In the text about flashbacks, what happened to the notes where the first writer had recorded the flashbacks?

[Text excerpt Boundary: Start]

You know I think you might be right those sensations were flashbacks and what I called imagery was really broken, visual snapshots, of very clear and real memories, but I can't be sure. It's just that I was so surprised and disturbed by it because it wasn't reflective of the stuck trauma's circling around in my head all these years and provoking all sorts of PTSD symptoms. It was something partially new. Something I've never consciously resented, because I have only partial related memory of it. Still unbelievable to me. I had written these flashbacks down, just in case there was something to it, because it was so disruptive, but then I shredded it by accident. Naturally I remember, but don't want to. I am feeling better Boo. Was able to not vomit and instead climbed under the covers, held a stuffed toy, shivered from the cold and fell partially asleep. Thinking rather poorly of myself still after this. Trying not to conclude that I'm mental, and that it's just the way it is and everyone must think it. But, I have lost some esteem. I simply just can't find any of it believable and fear that I'm losing my mind. Have caught my breath, but don't comprehend how the above is a success. Do feel like the trauma work I'm doing, and last nights refusal to continue watching that movie is leading to success, but certainly not the flashbacks. Do appreciate your response, it is very comforting at this difficult time.


Hope, these are the kinds of flashbacks I always get. Usually it's just a feeling or emotional overload. Sometimes I get a quick flash of a disturbing image that I can not even define, and WHAM, trigger city. YOU ARE NOT NUTS. I go through this everyday. They can be very disconcerting when you are not used to them. Your trauma work must be kicking in! Remember to take care of yourself and validate your feelings and experince.

[Text excerpt Boundary: End]
[Supplied information Boundary: Start]

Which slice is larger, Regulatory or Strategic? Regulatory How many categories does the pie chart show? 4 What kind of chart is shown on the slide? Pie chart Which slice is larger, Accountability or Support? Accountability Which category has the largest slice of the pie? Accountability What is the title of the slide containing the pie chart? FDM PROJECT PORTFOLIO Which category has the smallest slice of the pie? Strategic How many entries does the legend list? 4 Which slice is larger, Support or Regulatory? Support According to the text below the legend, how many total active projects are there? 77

[Supplied information Boundary: End]

Solution below: They were accidentally shredded.